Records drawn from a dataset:
· · · · · · ·
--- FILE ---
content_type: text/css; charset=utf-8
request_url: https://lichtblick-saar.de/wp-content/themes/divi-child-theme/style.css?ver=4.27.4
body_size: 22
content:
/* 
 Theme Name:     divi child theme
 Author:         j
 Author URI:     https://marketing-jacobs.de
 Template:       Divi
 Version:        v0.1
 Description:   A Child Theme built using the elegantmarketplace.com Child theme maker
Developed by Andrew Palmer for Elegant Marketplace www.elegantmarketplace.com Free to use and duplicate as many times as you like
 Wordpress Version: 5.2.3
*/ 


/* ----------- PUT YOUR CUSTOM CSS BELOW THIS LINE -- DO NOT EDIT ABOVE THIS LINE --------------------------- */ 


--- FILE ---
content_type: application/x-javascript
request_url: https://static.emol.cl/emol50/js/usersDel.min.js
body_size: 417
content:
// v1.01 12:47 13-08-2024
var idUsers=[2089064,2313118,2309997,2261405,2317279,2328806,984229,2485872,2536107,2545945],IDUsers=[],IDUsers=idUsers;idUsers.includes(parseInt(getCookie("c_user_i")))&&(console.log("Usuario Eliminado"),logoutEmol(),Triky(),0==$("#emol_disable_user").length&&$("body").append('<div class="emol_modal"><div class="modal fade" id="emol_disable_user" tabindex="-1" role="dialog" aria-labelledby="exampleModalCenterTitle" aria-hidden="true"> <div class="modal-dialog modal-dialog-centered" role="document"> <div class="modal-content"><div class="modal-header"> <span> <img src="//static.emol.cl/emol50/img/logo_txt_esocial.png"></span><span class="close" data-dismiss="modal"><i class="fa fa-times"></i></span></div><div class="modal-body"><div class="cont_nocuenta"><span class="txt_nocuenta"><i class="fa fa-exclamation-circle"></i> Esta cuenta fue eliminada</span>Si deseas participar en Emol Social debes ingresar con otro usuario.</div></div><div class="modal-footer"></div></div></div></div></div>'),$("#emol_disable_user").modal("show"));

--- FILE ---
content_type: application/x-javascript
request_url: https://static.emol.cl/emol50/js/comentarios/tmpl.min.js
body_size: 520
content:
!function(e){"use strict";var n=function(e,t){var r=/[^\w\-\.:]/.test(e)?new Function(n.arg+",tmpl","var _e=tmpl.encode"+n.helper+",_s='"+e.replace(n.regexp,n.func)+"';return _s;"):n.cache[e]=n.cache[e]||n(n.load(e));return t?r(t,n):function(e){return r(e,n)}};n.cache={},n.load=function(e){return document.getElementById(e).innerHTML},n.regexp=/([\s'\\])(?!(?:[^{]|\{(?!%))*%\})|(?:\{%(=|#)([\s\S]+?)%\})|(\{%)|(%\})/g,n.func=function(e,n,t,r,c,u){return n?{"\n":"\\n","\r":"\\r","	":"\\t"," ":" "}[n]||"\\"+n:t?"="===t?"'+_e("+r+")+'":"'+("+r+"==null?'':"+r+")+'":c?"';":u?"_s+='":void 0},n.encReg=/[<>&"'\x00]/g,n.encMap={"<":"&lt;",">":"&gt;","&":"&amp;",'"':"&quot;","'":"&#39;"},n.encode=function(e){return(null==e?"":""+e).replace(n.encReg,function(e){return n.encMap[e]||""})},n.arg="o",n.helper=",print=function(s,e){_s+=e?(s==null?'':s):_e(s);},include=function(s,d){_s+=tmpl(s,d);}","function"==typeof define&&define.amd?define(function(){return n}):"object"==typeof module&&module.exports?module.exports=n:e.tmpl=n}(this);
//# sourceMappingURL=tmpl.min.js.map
· · · · · · ·
TASK DESCRIPTION: In full and word for word, set down the records shown above.

ANSWER FOR THIS EXERCISE:
--- FILE ---
content_type: text/css; charset=utf-8
request_url: https://lichtblick-saar.de/wp-content/themes/divi-child-theme/style.css?ver=4.27.4
body_size: 22
content:
/* 
 Theme Name:     divi child theme
 Author:         j
 Author URI:     https://marketing-jacobs.de
 Template:       Divi
 Version:        v0.1
 Description:   A Child Theme built using the elegantmarketplace.com Child theme maker
Developed by Andrew Palmer for Elegant Marketplace www.elegantmarketplace.com Free to use and duplicate as many times as you like
 Wordpress Version: 5.2.3
*/ 


/* ----------- PUT YOUR CUSTOM CSS BELOW THIS LINE -- DO NOT EDIT ABOVE THIS LINE --------------------------- */ 


--- FILE ---
content_type: application/x-javascript
request_url: https://static.emol.cl/emol50/js/usersDel.min.js
body_size: 417
content:
// v1.01 12:47 13-08-2024
var idUsers=[2089064,2313118,2309997,2261405,2317279,2328806,984229,2485872,2536107,2545945],IDUsers=[],IDUsers=idUsers;idUsers.includes(parseInt(getCookie("c_user_i")))&&(console.log("Usuario Eliminado"),logoutEmol(),Triky(),0==$("#emol_disable_user").length&&$("body").append('<div class="emol_modal"><div class="modal fade" id="emol_disable_user" tabindex="-1" role="dialog" aria-labelledby="exampleModalCenterTitle" aria-hidden="true"> <div class="modal-dialog modal-dialog-centered" role="document"> <div class="modal-content"><div class="modal-header"> <span> <img src="//static.emol.cl/emol50/img/logo_txt_esocial.png"></span><span class="close" data-dismiss="modal"><i class="fa fa-times"></i></span></div><div class="modal-body"><div class="cont_nocuenta"><span class="txt_nocuenta"><i class="fa fa-exclamation-circle"></i> Esta cuenta fue eliminada</span>Si deseas participar en Emol Social debes ingresar con otro usuario.</div></div><div class="modal-footer"></div></div></div></div></div>'),$("#emol_disable_user").modal("show"));

--- FILE ---
content_type: application/x-javascript
request_url: https://static.emol.cl/emol50/js/comentarios/tmpl.min.js
body_size: 520
content:
!function(e){"use strict";var n=function(e,t){var r=/[^\w\-\.:]/.test(e)?new Function(n.arg+",tmpl","var _e=tmpl.encode"+n.helper+",_s='"+e.replace(n.regexp,n.func)+"';return _s;"):n.cache[e]=n.cache[e]||n(n.load(e));return t?r(t,n):function(e){return r(e,n)}};n.cache={},n.load=function(e){return document.getElementById(e).innerHTML},n.regexp=/([\s'\\])(?!(?:[^{]|\{(?!%))*%\})|(?:\{%(=|#)([\s\S]+?)%\})|(\{%)|(%\})/g,n.func=function(e,n,t,r,c,u){return n?{"\n":"\\n","\r":"\\r","	":"\\t"," ":" "}[n]||"\\"+n:t?"="===t?"'+_e("+r+")+'":"'+("+r+"==null?'':"+r+")+'":c?"';":u?"_s+='":void 0},n.encReg=/[<>&"'\x00]/g,n.encMap={"<":"&lt;",">":"&gt;","&":"&amp;",'"':"&quot;","'":"&#39;"},n.encode=function(e){return(null==e?"":""+e).replace(n.encReg,function(e){return n.encMap[e]||""})},n.arg="o",n.helper=",print=function(s,e){_s+=e?(s==null?'':s):_e(s);},include=function(s,d){_s+=tmpl(s,d);}","function"==typeof define&&define.amd?define(function(){return n}):"object"==typeof module&&module.exports?module.exports=n:e.tmpl=n}(this);
//# sourceMappingURL=tmpl.min.js.map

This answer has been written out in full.